• **WHAT YOU NEED TO DO**: Copy the listing below word for word, keeping every line in its original order.

+--

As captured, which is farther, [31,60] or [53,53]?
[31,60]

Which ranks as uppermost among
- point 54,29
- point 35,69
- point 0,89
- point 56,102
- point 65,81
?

+--

• **EXERCISE RESPONSE**:
As captured, which is farther, [31,60] or [53,53]?
[31,60]

Which ranks as uppermost among
- point 54,29
- point 35,69
- point 0,89
- point 56,102
- point 65,81
?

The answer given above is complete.